In the copy, keep every line below as it is and leave out the pictures.

========================

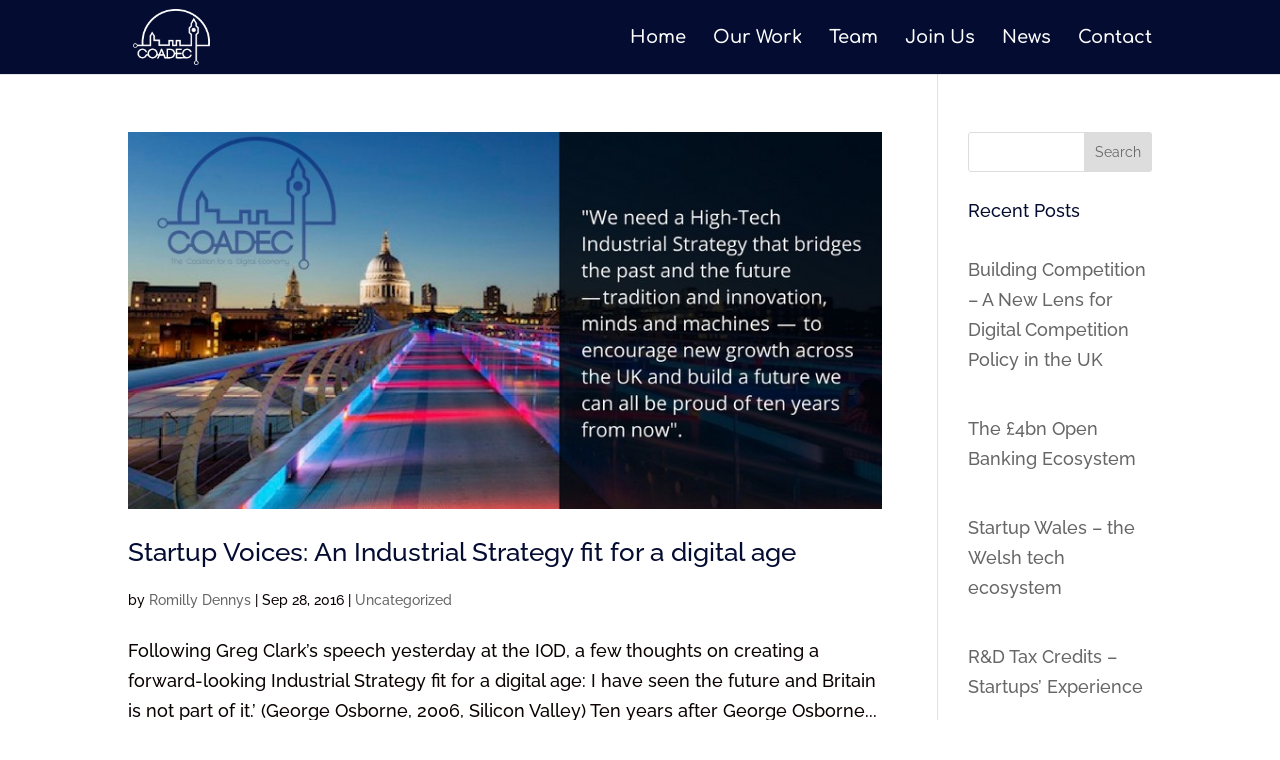

--- FILE ---
content_type: text/css
request_url: https://coadec.com/wp-content/themes/Divichild/style.css?ver=4.20.0
body_size: 1174
content:
/*
 Theme Name:     Divi Child Theme
 Theme URI:      https://www.elegantthemes.com/gallery/divi/
 Description:    Divi Child Theme
 Author:         Elegant Themes
 Author URI:     https://www.elegantthemes.com
 Template:       Divi
 Version:        1.0.0
*/
 
@import url("../Divi/style.css");
 
/* =Theme customization starts here
------------------------------------------------------- */

h1,
h2,
h3,
h4,
h5,
h6 {
	padding-bottom: 0px;
	margin-bottom: 20px;
}

input[type=text],
input[type=password],
input[type=tel],
input[type=email],
input.text,
input.title,
textarea,
select {
	padding: 15px;
	background-color: #fff;
	margin-bottom: 15px;
	}


.mch {
	width: 90%;
	height: 15px;
 display: block;
 float: left;
 -webkit-box-sizing: content-box;
 -moz-box-sizing: content-box;
  -webkit-border-radius: 3px;
 border-radius: 3px;
 font: normal 18px/normal Raleway, sans-serif;
 color: #0065cb;
 -o-text-overflow: clip;
 text-overflow: clip;
 background: rgba(252,252,252,1);
 -webkit-transition: all 200ms cubic-bezier(0.42, 0, 0.58, 1);
 -moz-transition: all 200ms cubic-bezier(0.42, 0, 0.58, 1);
 -o-transition: all 200ms cubic-bezier(0.42, 0, 0.58, 1);
 transition: all 200ms cubic-bezier(0.42, 0, 0.58, 1);
}

.btnhome {
  height: 15px;
  display: block;
  margin-left: auto !important;
  margin-right: auto !important;
  -webkit-box-sizing: content-box;
  -moz-box-sizing: content-box;
  box-sizing: content-box;
  cursor: pointer;
  padding: 16px 18px 23px;
  border: none;
  -webkit-border-radius: 15px;
  border-radius: 15px;
  font: normal 20px/normal Raleway, sans-serif;
  color: rgba(255,255,255,0.9);
  text-align: center;
  -o-text-overflow: clip;
  text-overflow: clip;
  background: #8a8a8a;
  -webkit-transition: all 300ms cubic-bezier(0.42, 0, 0.58, 1);
  -moz-transition: all 300ms cubic-bezier(0.42, 0, 0.58, 1);
  -o-transition: all 300ms cubic-bezier(0.42, 0, 0.58, 1);
  transition: all 300ms cubic-bezier(0.42, 0, 0.58, 1);
}

.wpforms-form button[type=submit] {
  display: block !important;
  margin-left: auto !important;
  margin-right: auto !important;
  webkit-border-radius: 15px;
  border-radius: 15px;
  background-color: #8a8a8a !important;
  border: 0 !important;
  color: #fff !important;
  font: normal 20px/normal Raleway, sans-serif !important;
  text-align: center !important;
}



/*---------- [Testimonial Slider ]----------*/
    
    .testimonial-slider,
    .testimonial-slider .et_pb_container {
        height: 360px;
    }
    .testimonial-slider,
    .testimonial-slider .et_pb_slide {
        max-height: auto;
        
    }
    .testimonial-slider .et_pb_slide_description {
        position: relative;
        top: 25%;
        padding-top: 20px !important;
        padding-left: 30px !important;
        padding-right: 30px !important;
        padding-bottom: 10px !important;
        height: auto !important;
    }
    
  
  .testimonial-slider .et-pb-controllers a {
    border-radius: 0px;
}


.ds-vertical-align { 
    display: flex; 
    flex-direction: column; 
    justify-content: center;
} 

ul li { padding: 15px 0px; }





/*** Small Dot with Stroke Effect ***/
.dotstyle-smalldotstroke a.et-pb-active-control:before {
    content: "" !important;
    position: absolute;
    visibility: visible;
    opacity: 1;
    border: 2px solid #050c31;
    width: 100%;
    height: 100%;
    display: block;
    border-radius: 50%;
    top: -9px;
    left: -9px;
    padding: 7px;
    -webkit-box-shadow: 0 0 0 2px rgba(255, 255, 255, 0);
    box-shadow: 0 0 0 2px rgba(255, 255, 255, 0);
    -webkit-transition: -webkit-box-shadow 0.3s ease;
    -o-transition: box-shadow 0.3s ease;
    transition: box-shadow 0.3s ease, -webkit-box-shadow 0.3s ease;
}
.dotstyle-smalldotstroke .et-pb-controllers a {
    background-color: #252525 !important;
    -webkit-transition: background-color 0.3s ease, -webkit-transform 0.3s ease;
    -o-transition: background-color 0.3s ease, transform 0.3s ease;
    transition: background-color 0.3s ease, transform 0.3s ease, -webkit-transform 0.3s ease;
}
.dotstyle-smalldotstroke .et-pb-controllers a:hover,
.dotstyle-smalldotstroke .et-pb-controllers a:focus,
.dotstyle-smalldotstroke .et-pb-controllers a.et-pb-active-control {
    background-color: #050c31 !important;
}
.dotstyle-smalldotstroke .et-pb-controllers a.et-pb-active-control {
    -webkit-transform: scale(0.5);
    -ms-transform: scale(0.5);
    transform: scale(0.5);
}
.dotstyle-smalldotstroke a.et-pb-active-control:before {
    -webkit-box-shadow: 0 0 0 2px #050c31;
    box-shadow: 0 0 0 2px #050c31;
}
/*** END Small Dot with Stroke Effect ***/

========================

> Response to this task
--- FILE ---
content_type: text/css
request_url: https://coadec.com/wp-content/themes/Divichild/style.css?ver=4.20.0
body_size: 1174
content:
/*
 Theme Name:     Divi Child Theme
 Theme URI:      https://www.elegantthemes.com/gallery/divi/
 Description:    Divi Child Theme
 Author:         Elegant Themes
 Author URI:     https://www.elegantthemes.com
 Template:       Divi
 Version:        1.0.0
*/
 
@import url("../Divi/style.css");
 
/* =Theme customization starts here
------------------------------------------------------- */

h1,
h2,
h3,
h4,
h5,
h6 {
	padding-bottom: 0px;
	margin-bottom: 20px;
}

input[type=text],
input[type=password],
input[type=tel],
input[type=email],
input.text,
input.title,
textarea,
select {
	padding: 15px;
	background-color: #fff;
	margin-bottom: 15px;
	}


.mch {
	width: 90%;
	height: 15px;
 display: block;
 float: left;
 -webkit-box-sizing: content-box;
 -moz-box-sizing: content-box;
  -webkit-border-radius: 3px;
 border-radius: 3px;
 font: normal 18px/normal Raleway, sans-serif;
 color: #0065cb;
 -o-text-overflow: clip;
 text-overflow: clip;
 background: rgba(252,252,252,1);
 -webkit-transition: all 200ms cubic-bezier(0.42, 0, 0.58, 1);
 -moz-transition: all 200ms cubic-bezier(0.42, 0, 0.58, 1);
 -o-transition: all 200ms cubic-bezier(0.42, 0, 0.58, 1);
 transition: all 200ms cubic-bezier(0.42, 0, 0.58, 1);
}

.btnhome {
  height: 15px;
  display: block;
  margin-left: auto !important;
  margin-right: auto !important;
  -webkit-box-sizing: content-box;
  -moz-box-sizing: content-box;
  box-sizing: content-box;
  cursor: pointer;
  padding: 16px 18px 23px;
  border: none;
  -webkit-border-radius: 15px;
  border-radius: 15px;
  font: normal 20px/normal Raleway, sans-serif;
  color: rgba(255,255,255,0.9);
  text-align: center;
  -o-text-overflow: clip;
  text-overflow: clip;
  background: #8a8a8a;
  -webkit-transition: all 300ms cubic-bezier(0.42, 0, 0.58, 1);
  -moz-transition: all 300ms cubic-bezier(0.42, 0, 0.58, 1);
  -o-transition: all 300ms cubic-bezier(0.42, 0, 0.58, 1);
  transition: all 300ms cubic-bezier(0.42, 0, 0.58, 1);
}

.wpforms-form button[type=submit] {
  display: block !important;
  margin-left: auto !important;
  margin-right: auto !important;
  webkit-border-radius: 15px;
  border-radius: 15px;
  background-color: #8a8a8a !important;
  border: 0 !important;
  color: #fff !important;
  font: normal 20px/normal Raleway, sans-serif !important;
  text-align: center !important;
}



/*---------- [Testimonial Slider ]----------*/
    
    .testimonial-slider,
    .testimonial-slider .et_pb_container {
        height: 360px;
    }
    .testimonial-slider,
    .testimonial-slider .et_pb_slide {
        max-height: auto;
        
    }
    .testimonial-slider .et_pb_slide_description {
        position: relative;
        top: 25%;
        padding-top: 20px !important;
        padding-left: 30px !important;
        padding-right: 30px !important;
        padding-bottom: 10px !important;
        height: auto !important;
    }
    
  
  .testimonial-slider .et-pb-controllers a {
    border-radius: 0px;
}


.ds-vertical-align { 
    display: flex; 
    flex-direction: column; 
    justify-content: center;
} 

ul li { padding: 15px 0px; }





/*** Small Dot with Stroke Effect ***/
.dotstyle-smalldotstroke a.et-pb-active-control:before {
    content: "" !important;
    position: absolute;
    visibility: visible;
    opacity: 1;
    border: 2px solid #050c31;
    width: 100%;
    height: 100%;
    display: block;
    border-radius: 50%;
    top: -9px;
    left: -9px;
    padding: 7px;
    -webkit-box-shadow: 0 0 0 2px rgba(255, 255, 255, 0);
    box-shadow: 0 0 0 2px rgba(255, 255, 255, 0);
    -webkit-transition: -webkit-box-shadow 0.3s ease;
    -o-transition: box-shadow 0.3s ease;
    transition: box-shadow 0.3s ease, -webkit-box-shadow 0.3s ease;
}
.dotstyle-smalldotstroke .et-pb-controllers a {
    background-color: #252525 !important;
    -webkit-transition: background-color 0.3s ease, -webkit-transform 0.3s ease;
    -o-transition: background-color 0.3s ease, transform 0.3s ease;
    transition: background-color 0.3s ease, transform 0.3s ease, -webkit-transform 0.3s ease;
}
.dotstyle-smalldotstroke .et-pb-controllers a:hover,
.dotstyle-smalldotstroke .et-pb-controllers a:focus,
.dotstyle-smalldotstroke .et-pb-controllers a.et-pb-active-control {
    background-color: #050c31 !important;
}
.dotstyle-smalldotstroke .et-pb-controllers a.et-pb-active-control {
    -webkit-transform: scale(0.5);
    -ms-transform: scale(0.5);
    transform: scale(0.5);
}
.dotstyle-smalldotstroke a.et-pb-active-control:before {
    -webkit-box-shadow: 0 0 0 2px #050c31;
    box-shadow: 0 0 0 2px #050c31;
}
/*** END Small Dot with Stroke Effect ***/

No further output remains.